Saved data entries:
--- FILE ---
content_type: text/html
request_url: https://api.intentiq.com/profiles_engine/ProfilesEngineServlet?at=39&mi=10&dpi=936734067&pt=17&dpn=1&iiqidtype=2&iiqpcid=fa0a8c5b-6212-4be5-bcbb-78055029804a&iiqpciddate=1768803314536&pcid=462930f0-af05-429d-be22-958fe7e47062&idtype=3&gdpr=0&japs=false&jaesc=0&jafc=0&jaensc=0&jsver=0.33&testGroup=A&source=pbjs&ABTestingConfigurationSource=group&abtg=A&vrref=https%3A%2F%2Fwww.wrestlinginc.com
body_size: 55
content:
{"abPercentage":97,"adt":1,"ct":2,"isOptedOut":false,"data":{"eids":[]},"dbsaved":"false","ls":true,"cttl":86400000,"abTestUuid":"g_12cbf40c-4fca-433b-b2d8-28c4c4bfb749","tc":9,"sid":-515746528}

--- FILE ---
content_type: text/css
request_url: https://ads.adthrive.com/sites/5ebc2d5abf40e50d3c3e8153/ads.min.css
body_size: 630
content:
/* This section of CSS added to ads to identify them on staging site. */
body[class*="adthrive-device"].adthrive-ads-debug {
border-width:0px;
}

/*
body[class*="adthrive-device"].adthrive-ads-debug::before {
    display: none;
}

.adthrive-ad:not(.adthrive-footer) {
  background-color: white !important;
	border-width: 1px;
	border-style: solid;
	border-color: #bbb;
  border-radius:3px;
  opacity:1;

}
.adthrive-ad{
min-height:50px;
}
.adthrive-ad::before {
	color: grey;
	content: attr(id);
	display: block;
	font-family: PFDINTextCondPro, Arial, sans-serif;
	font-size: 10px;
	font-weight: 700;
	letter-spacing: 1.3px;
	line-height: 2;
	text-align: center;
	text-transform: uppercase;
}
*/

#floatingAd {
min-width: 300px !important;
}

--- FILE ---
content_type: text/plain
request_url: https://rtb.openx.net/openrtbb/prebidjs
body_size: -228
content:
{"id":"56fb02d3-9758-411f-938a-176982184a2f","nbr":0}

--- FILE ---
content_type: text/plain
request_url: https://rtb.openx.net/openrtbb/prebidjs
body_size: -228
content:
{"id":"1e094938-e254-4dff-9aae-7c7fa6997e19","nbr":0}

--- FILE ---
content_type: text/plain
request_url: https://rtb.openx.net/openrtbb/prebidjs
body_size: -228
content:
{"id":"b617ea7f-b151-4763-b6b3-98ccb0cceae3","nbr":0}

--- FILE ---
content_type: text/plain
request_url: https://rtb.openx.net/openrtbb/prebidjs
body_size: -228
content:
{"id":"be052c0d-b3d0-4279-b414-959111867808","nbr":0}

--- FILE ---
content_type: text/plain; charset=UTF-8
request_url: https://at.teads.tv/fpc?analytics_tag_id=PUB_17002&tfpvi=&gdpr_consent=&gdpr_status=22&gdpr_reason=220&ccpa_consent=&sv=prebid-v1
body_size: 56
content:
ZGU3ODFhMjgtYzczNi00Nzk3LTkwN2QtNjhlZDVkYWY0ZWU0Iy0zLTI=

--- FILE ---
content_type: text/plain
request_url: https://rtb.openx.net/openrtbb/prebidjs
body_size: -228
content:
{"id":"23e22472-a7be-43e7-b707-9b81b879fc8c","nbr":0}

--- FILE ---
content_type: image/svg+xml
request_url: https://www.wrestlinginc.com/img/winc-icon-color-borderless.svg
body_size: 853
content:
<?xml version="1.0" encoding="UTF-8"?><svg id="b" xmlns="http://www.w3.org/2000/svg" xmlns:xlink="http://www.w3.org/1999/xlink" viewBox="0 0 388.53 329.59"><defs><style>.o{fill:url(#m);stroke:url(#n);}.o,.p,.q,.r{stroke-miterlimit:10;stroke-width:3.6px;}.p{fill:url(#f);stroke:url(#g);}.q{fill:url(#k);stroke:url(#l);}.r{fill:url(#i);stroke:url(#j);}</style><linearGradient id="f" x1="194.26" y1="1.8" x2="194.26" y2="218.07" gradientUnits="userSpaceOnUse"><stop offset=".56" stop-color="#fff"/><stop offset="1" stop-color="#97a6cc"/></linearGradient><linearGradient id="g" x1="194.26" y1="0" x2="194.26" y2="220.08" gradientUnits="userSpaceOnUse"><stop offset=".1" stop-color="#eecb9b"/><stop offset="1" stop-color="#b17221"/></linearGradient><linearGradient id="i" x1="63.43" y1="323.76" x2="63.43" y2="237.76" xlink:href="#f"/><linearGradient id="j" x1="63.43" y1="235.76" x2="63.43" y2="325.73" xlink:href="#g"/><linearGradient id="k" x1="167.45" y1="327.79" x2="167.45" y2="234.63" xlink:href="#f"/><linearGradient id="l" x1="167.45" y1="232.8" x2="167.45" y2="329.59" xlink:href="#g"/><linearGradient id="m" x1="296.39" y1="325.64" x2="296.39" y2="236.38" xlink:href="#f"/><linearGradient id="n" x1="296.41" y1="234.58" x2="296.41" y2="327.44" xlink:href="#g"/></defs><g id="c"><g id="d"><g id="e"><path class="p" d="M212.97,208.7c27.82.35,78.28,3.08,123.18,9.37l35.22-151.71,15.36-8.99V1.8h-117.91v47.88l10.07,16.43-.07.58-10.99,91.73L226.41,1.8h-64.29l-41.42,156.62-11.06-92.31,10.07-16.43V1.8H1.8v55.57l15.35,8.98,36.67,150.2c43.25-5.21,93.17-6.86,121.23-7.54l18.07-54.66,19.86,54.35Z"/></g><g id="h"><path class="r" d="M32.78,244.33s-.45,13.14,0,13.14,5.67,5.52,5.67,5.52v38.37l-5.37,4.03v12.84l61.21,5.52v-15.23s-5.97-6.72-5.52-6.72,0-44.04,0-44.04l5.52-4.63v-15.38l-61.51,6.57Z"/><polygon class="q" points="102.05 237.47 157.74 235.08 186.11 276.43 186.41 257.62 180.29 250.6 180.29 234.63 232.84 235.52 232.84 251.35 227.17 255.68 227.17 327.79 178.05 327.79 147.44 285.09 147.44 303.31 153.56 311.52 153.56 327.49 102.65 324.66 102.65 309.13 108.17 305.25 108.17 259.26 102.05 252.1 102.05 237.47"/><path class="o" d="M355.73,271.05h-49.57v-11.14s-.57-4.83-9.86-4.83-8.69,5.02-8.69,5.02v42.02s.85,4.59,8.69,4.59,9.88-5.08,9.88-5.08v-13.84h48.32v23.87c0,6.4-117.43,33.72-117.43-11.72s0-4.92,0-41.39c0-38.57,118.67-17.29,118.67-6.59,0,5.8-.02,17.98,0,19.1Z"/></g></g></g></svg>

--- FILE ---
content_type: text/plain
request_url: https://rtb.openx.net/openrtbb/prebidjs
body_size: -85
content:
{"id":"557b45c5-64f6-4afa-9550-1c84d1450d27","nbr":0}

...

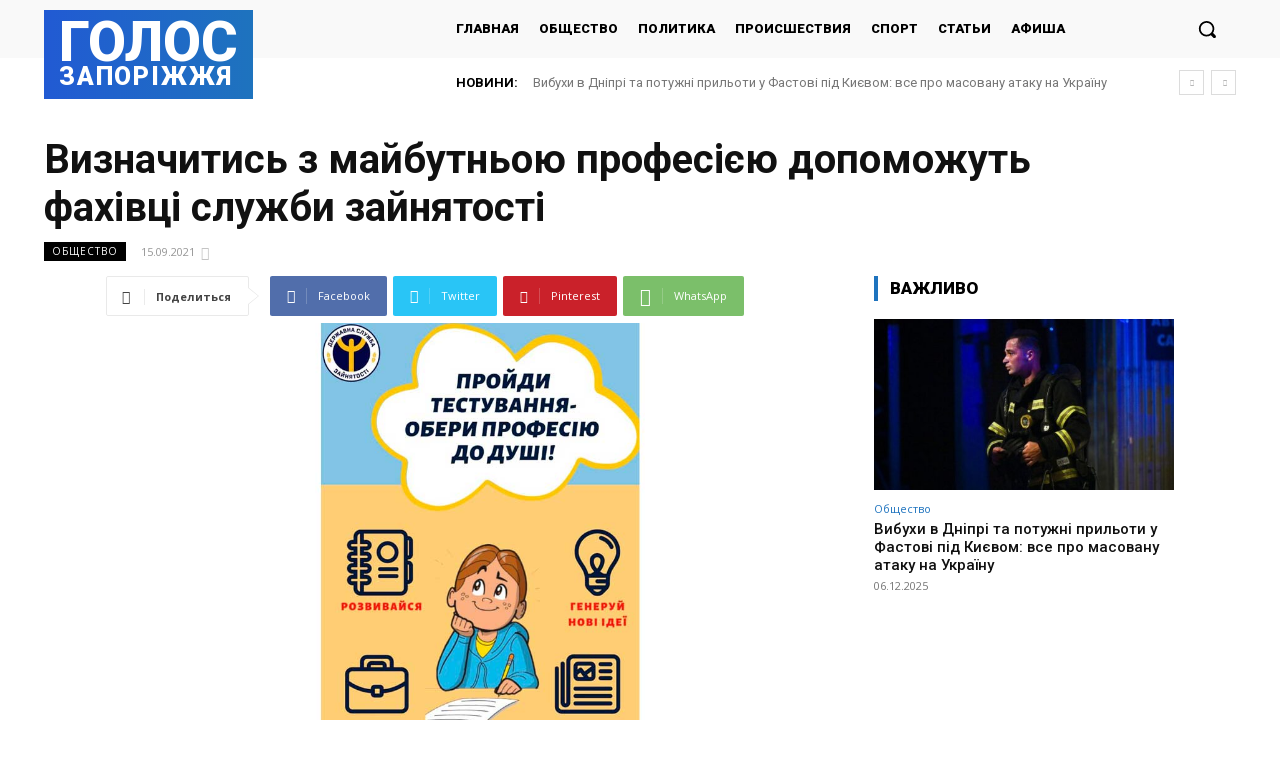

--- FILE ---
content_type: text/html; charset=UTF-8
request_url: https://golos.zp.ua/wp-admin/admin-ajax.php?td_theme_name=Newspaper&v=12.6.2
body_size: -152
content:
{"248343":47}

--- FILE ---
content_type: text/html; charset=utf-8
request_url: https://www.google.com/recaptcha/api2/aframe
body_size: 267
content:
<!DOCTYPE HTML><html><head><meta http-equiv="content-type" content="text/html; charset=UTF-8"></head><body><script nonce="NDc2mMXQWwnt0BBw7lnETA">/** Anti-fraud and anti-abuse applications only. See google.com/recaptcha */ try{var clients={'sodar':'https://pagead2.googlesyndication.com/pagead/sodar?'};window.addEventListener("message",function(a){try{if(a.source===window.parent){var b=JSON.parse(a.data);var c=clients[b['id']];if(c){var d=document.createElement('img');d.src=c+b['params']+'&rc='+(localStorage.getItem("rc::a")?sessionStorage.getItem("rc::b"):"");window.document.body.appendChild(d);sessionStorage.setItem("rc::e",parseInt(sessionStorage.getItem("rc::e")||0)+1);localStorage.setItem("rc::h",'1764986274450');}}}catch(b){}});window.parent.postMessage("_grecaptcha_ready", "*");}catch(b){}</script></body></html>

AIM OF THE EXERCISE
Search the entries above for the string "font". Copy each line in which it appears.

REPLY TO THE TASK
	font-family: PFDINTextCondPro, Arial, sans-serif;
	font-size: 10px;
	font-weight: 700;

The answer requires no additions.